一種混合著驚訝,羞赧,和一絲隱秘愉悅的復雜情緒,悄然漫上蘇木的心頭。
好像……還真被江冉學出點東西來了?
這個認知,讓蘇木在接下來的,被江冉用學習成果精心實踐的漫長夜晚里,身體和意識都逐漸陷入了一種陌生的,被溫柔包裹又引領著的,近乎失控的愉悅漩渦更加證實了。
優越感早已蕩然無存,只剩下被驚艷到的,難以自持的沉溺。
江冉的學習效果,確實……挺驚艷的。
蘇木給他打了及格。
沒有優秀,因為就是發生了那么一點,意料之外的小插曲。
第二天,是個陽光很好的上午。蘇木睡到日上三竿才起,渾身骨頭都像是被溫水泡過,又酥又軟,透著懶洋洋的,饜足的倦怠。
他換好衣服走出房間,臉上還殘留著睡眠充足的紅暈,眼睫濕潤,嘴唇的顏色也比平時更飽滿些,整個人從里到外都透著一股被精心澆灌過的,水靈靈的桃粉色,像是熟透的,汁水飽滿的蜜桃,散發著某種難以言喻的,慵懶又甜膩的氣息。
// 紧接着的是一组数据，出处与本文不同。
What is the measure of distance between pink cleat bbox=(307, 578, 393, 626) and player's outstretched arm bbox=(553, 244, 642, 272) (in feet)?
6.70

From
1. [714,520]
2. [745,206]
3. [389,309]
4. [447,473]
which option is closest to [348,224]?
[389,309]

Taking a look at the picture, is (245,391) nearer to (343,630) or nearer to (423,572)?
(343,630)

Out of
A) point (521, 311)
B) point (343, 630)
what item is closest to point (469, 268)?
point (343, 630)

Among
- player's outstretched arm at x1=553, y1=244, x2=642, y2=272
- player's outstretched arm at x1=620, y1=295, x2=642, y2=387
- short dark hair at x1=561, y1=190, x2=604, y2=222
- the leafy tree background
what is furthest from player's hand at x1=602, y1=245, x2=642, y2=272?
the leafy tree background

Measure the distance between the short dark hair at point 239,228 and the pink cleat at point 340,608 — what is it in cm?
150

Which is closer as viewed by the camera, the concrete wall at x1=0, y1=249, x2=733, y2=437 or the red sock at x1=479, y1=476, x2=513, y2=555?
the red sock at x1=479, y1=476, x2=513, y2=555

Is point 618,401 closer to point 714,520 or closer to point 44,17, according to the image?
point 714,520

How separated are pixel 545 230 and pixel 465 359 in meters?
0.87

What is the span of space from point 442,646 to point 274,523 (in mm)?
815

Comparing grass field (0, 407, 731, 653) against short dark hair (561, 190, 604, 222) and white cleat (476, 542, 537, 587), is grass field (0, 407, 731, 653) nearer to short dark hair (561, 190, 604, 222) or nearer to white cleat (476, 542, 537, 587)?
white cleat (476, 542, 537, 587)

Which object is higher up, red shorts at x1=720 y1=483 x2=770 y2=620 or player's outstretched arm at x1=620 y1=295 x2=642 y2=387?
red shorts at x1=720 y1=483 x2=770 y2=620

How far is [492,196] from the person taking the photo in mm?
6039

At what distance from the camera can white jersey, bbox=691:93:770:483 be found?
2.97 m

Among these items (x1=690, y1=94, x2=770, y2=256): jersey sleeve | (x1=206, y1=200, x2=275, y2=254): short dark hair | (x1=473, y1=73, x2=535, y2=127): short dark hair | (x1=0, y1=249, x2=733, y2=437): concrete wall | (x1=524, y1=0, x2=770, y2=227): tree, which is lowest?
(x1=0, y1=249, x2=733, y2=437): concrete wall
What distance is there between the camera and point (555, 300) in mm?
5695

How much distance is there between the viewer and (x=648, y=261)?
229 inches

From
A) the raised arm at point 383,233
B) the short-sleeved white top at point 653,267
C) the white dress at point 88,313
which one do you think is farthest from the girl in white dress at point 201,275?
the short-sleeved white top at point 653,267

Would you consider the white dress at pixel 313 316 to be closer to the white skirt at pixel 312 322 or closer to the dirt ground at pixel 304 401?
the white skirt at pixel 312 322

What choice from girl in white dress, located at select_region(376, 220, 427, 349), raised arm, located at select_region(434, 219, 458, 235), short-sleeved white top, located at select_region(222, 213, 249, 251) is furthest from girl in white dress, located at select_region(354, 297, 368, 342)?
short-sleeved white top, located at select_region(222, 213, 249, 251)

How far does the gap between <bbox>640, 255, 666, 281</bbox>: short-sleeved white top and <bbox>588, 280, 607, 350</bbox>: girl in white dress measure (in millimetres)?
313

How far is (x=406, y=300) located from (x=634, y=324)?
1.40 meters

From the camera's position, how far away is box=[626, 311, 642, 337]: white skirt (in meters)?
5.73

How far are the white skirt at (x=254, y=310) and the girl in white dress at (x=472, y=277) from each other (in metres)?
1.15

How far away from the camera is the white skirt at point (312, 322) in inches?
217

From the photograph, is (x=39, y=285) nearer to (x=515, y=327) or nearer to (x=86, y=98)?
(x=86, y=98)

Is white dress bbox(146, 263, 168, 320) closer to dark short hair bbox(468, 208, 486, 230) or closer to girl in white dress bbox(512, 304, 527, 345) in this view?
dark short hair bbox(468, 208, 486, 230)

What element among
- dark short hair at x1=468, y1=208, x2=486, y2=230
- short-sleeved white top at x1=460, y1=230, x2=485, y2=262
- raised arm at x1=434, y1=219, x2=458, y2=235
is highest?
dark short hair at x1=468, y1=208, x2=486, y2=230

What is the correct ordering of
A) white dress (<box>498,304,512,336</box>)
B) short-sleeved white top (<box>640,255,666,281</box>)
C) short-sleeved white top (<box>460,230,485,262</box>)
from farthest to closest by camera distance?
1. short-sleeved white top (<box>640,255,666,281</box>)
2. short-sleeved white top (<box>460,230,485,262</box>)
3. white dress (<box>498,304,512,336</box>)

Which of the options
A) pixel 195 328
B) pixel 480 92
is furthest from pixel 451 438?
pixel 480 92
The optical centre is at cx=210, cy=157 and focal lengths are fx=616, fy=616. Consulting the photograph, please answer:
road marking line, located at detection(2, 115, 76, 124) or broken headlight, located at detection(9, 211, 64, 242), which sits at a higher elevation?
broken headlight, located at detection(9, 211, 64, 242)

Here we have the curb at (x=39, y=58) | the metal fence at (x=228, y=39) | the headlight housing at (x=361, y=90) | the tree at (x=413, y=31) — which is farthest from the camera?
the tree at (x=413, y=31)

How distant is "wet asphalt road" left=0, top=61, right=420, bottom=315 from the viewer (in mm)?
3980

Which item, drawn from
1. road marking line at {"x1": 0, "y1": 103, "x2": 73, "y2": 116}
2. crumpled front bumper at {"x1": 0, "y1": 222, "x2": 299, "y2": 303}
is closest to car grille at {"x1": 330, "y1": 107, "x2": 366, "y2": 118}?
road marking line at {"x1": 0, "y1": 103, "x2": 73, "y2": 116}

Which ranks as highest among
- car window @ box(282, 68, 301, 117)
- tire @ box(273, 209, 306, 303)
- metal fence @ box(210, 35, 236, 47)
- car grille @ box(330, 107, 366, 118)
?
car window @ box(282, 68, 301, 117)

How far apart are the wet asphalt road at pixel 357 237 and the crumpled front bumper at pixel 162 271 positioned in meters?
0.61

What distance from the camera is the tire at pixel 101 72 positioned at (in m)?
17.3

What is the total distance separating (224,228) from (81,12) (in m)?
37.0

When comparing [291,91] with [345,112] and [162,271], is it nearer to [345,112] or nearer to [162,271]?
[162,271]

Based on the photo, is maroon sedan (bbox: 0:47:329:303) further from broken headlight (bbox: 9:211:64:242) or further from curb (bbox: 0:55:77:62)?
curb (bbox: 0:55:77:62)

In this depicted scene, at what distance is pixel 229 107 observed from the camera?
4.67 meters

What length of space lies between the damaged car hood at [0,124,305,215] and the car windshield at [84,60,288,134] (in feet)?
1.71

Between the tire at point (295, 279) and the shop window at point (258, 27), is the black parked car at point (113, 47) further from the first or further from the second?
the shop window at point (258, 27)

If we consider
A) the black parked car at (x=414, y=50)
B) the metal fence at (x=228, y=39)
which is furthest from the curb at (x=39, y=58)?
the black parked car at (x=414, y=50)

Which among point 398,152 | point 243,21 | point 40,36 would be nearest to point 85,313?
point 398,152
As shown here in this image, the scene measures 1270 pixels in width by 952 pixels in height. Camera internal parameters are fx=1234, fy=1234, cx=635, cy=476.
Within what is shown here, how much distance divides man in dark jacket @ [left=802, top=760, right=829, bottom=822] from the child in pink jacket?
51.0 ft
他剛走到堂屋,就看見江冉已經起來了,正坐在餐桌邊,面前擺著蘇母特意給他留的早飯。
然而,引人注目的是,江冉的鼻梁上,又架起了那副能遮住半張臉的墨鏡。
蘇母拉著蘇木進廚房,留江冉一個人,她帶著點責備的表情:“小木,你怎么回事?欺負小江了?小江脾氣好,你就不能讓著點他?你看你,又把人家弄哭了。”
蘇木帶著點心虛地辯解,聲音小得像蚊子哼:“我沒欺負他,媽,你別亂說……”
蘇母顯然不信:“沒欺負?那好好的戴什么墨鏡?昨天不是都沒戴了嗎?那就是又哭了。”
蘇木急中生智:“他是昨晚看苦情劇,感動得,看劇看哭了,眼睛腫了,結果又過敏了,不好意思見人。”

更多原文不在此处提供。